Jess couldn’t help but notice that despite hauling a professional wedding planner up a mountain with her and all her talk of “branding,” Diana hadn’t mentioned a lot of specific details about her wedding dreams. She’d mentioned a dress, but not a special location or food or even music. She didn’t seem attached to a particular look or feeling. Was it a lack of creativity at work, or would Diana simply choose the most expensive option at every turn?

“A ratty T-shirt doesn’t imply attentiveness, Kiki,” Aubrey continued. “And Jessie, I’m gonna need to see your selection for the day.”

“Not likely,” Jess retorted. “Also, I’m not wearing yoga gear because I’m going to the office to contact some vendors for Diana’s proposal.”

It wasn’t a total lie. Jess could use the phone access to call vendors for Trenton and Diana’s botanical garden extravaganza, but it would also allow her to contact Mavis and possibly work for other clients. It would also allow her some space from Diana and Aubrey. And since temporarily moving Jess’s room to another mountain wasn’t an option…

“Well, I’m glad to see you making some effort,” Diana noted. “You ran out of the brainstorming session last night.”

“Super unprofessional,” Aubrey told her, shaking her head.

“Yeah, almost as unprofessional as spouting completely untrue rumors about a colleague in front of a client,” Jess retorted.

“I mean, did you really believe the Pfefferman-Copperpot wedding story?” Kiki scoffed, giving Aubrey a withering look. “So gullible.”

“I appreciate the support, but you’re getting further away from using the right names,” Jess whispered from the side of her mouth.

“Do you still believe in the Easter Bunny? Do we have to have the Santa talk?” Kiki asked Aubrey, her eyes wide. Jess snickered. Yes, it was kind of immature that they’d basically broken down into whispering slumber party factions. But it was reassuring, having someone else who was just trying to survive this week without a stress rash.

“OK, I don’t care about this anymore,” Diana said. “Are you girls ready for yoga? We need to clear our minds of this static before we get down to work.”

“As I said, I’m going to the office to make some calls based on some details you’ve mentioned,” Jess said. “I thought that was the whole point of me being here.”

Diana frowned, seemingly caught between being pleased that Jess was forwarding her proposal plan and displeased that Jess was disobeying a direct order. Her eyes narrowed at Jess. “I guess so.”

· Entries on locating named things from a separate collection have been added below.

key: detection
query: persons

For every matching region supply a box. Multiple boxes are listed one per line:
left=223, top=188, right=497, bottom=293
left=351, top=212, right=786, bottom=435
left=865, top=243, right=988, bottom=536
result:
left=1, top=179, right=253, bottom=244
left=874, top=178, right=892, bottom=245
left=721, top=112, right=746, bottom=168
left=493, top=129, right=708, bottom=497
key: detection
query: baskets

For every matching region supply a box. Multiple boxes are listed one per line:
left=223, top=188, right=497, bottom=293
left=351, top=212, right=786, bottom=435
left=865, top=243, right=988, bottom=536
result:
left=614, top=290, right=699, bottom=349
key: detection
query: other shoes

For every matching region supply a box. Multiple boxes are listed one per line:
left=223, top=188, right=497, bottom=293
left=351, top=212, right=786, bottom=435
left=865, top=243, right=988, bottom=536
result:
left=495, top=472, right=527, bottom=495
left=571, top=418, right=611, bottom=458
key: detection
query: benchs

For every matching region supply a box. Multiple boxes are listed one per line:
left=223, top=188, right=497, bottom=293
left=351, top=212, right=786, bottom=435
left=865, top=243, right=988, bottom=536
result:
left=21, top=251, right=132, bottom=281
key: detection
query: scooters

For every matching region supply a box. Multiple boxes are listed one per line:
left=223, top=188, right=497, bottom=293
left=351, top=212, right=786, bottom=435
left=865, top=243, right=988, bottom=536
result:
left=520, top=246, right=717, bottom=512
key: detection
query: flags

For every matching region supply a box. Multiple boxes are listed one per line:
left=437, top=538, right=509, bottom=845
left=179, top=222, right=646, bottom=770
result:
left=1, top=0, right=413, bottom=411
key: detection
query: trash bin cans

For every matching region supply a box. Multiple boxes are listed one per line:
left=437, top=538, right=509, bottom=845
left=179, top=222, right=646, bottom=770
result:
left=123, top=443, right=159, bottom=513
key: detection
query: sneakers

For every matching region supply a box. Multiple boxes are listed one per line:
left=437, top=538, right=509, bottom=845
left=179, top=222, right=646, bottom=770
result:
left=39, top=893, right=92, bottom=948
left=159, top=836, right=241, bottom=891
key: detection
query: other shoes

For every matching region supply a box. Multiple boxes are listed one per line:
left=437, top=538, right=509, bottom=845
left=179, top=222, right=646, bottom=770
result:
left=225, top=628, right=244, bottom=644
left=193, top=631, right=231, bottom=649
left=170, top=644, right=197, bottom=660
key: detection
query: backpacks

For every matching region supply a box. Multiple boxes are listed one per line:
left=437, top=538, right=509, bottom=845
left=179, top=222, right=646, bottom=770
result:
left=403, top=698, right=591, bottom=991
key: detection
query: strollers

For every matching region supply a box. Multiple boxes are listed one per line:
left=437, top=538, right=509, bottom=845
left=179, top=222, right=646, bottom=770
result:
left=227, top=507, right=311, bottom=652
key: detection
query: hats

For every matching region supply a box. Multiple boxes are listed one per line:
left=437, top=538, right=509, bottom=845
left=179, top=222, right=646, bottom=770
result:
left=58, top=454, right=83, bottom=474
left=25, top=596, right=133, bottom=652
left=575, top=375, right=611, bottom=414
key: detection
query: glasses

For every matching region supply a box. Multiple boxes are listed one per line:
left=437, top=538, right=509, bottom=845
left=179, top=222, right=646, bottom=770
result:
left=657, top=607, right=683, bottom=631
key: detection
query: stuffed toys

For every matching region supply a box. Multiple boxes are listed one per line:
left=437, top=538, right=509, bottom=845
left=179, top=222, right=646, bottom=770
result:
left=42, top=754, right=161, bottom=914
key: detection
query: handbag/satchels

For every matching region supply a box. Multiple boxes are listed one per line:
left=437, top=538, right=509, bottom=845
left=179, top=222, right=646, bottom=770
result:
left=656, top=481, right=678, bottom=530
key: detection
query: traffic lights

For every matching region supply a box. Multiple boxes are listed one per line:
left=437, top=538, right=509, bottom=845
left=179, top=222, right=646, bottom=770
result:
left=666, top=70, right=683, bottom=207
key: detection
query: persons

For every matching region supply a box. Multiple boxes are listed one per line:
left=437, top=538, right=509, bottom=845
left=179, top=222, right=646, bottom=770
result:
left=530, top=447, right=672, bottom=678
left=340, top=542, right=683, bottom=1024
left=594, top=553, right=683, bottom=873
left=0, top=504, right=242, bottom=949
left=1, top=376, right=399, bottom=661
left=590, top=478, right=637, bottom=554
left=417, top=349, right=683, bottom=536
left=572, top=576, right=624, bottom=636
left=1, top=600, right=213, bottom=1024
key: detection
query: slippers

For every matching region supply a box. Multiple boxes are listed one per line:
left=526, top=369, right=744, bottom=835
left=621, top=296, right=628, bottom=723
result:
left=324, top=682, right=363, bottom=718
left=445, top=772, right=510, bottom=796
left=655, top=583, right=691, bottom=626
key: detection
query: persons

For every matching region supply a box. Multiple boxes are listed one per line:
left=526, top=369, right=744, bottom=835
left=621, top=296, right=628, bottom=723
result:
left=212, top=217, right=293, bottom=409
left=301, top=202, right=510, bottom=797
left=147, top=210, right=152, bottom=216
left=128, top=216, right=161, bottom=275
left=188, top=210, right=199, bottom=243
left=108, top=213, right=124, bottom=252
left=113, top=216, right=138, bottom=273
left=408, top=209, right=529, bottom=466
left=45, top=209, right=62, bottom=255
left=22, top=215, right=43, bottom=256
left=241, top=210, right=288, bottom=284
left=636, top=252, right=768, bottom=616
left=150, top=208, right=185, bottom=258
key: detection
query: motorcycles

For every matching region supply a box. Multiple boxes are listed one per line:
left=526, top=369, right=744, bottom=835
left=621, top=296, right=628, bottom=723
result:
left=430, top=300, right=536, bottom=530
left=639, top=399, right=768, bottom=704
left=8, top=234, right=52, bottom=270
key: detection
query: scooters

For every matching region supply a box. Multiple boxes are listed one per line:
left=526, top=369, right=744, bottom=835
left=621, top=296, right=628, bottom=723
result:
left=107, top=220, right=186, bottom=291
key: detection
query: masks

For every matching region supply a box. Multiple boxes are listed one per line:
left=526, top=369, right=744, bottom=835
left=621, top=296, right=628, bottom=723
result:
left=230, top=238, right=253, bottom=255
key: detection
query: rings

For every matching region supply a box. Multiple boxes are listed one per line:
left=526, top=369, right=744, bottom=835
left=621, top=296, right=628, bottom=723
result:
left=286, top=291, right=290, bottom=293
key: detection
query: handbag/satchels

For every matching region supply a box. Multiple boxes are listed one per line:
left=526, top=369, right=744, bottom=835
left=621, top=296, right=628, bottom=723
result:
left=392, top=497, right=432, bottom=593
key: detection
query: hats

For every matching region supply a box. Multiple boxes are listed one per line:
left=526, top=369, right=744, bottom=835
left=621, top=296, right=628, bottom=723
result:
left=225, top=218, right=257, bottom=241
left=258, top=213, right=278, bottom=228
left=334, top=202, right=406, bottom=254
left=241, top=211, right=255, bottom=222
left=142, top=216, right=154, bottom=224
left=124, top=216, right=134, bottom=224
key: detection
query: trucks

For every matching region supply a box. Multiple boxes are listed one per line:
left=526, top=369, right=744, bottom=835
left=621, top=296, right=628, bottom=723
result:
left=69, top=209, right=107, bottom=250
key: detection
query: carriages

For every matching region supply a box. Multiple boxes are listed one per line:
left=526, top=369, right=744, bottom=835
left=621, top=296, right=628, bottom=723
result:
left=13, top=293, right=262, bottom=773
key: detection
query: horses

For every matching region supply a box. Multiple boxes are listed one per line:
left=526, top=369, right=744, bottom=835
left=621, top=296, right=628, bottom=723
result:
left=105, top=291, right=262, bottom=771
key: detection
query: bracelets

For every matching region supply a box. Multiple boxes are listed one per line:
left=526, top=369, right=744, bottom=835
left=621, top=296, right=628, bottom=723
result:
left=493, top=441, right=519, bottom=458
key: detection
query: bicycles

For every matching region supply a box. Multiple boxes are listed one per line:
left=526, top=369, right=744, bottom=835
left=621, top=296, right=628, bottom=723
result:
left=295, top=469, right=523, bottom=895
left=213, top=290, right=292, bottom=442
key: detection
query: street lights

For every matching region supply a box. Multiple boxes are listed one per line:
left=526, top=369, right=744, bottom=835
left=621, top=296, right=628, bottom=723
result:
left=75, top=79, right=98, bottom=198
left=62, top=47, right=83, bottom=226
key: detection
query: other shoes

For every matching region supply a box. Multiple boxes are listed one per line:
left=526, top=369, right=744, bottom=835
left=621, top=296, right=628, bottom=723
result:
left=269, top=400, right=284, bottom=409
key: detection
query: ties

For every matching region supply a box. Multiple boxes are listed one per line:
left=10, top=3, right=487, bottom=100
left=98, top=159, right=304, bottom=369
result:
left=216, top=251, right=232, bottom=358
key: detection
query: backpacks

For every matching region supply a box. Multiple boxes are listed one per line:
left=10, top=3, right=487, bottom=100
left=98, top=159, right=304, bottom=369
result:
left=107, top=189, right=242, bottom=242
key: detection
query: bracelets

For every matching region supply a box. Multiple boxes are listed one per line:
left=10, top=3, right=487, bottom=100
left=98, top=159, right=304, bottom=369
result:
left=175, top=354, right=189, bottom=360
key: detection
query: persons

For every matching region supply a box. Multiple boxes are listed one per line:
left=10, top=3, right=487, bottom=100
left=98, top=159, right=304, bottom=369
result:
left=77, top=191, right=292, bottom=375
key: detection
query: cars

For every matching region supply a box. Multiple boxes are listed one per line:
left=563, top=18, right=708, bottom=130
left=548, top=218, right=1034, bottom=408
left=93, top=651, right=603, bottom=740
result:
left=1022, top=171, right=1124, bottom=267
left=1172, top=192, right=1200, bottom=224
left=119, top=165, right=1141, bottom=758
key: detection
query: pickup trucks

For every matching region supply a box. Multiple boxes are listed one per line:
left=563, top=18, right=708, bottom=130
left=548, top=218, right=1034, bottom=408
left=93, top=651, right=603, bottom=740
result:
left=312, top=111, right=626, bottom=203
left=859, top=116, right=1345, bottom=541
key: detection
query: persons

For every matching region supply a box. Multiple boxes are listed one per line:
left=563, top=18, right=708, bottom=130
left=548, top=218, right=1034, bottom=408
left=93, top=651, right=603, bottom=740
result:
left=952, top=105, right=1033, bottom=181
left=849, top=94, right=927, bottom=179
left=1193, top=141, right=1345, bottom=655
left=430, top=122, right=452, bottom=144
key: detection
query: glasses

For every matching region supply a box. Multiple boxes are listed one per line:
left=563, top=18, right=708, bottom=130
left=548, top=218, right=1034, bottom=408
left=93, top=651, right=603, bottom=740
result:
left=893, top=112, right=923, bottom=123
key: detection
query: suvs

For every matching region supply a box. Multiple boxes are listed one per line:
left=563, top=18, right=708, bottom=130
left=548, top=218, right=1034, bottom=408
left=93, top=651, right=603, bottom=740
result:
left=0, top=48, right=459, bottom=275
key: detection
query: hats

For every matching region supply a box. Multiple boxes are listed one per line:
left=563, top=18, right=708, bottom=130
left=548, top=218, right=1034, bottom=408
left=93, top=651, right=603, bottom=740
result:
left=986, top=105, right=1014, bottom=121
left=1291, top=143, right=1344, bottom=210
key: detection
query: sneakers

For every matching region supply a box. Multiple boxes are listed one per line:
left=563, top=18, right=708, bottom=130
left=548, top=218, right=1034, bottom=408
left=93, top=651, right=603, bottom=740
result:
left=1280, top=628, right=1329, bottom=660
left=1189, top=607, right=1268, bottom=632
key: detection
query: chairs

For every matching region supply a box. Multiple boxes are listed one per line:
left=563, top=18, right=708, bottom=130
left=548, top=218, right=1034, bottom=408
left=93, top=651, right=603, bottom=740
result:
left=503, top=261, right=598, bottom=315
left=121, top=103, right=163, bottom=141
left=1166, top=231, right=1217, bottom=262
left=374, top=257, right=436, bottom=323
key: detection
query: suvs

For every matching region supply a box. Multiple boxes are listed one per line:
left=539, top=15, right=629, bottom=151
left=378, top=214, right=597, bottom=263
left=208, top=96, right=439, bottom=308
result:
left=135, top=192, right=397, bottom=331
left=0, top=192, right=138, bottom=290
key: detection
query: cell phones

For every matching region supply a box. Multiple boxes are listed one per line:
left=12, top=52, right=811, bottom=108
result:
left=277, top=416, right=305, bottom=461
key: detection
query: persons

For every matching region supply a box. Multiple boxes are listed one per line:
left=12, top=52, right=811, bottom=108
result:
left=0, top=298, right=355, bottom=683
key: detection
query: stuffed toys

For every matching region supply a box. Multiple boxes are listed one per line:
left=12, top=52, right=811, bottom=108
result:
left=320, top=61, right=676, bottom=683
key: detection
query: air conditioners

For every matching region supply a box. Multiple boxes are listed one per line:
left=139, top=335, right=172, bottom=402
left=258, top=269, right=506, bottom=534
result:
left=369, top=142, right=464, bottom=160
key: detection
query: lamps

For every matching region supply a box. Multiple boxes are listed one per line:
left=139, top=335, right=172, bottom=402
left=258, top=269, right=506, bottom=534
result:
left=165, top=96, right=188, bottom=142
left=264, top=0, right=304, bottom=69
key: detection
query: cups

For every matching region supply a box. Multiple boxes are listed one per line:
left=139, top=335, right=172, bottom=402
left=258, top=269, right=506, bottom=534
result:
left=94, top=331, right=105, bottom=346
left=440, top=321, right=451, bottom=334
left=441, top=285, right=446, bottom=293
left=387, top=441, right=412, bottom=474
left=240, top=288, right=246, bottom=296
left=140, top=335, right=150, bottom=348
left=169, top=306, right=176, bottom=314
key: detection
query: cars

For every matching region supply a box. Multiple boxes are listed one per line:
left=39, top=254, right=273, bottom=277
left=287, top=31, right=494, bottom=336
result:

“Thank you,” Jess replied.

Aubrey gave her a withering smile. “It’s probably better that you try to do something productive anyway, Jess.”

Diana flounced back into her room with a “Kiki! I’ll find you something more flattering to wear!”

“Good luck wrangling all that once the wedding planning starts,” Jess told Aubrey, waving carelessly after the bride-to-be.

“Some of us are professional enough to handle the challenge,” Aubrey said with a sniff, following Diana through the door.

Jess leaned over and told Kiki, “I think you could take her, too.”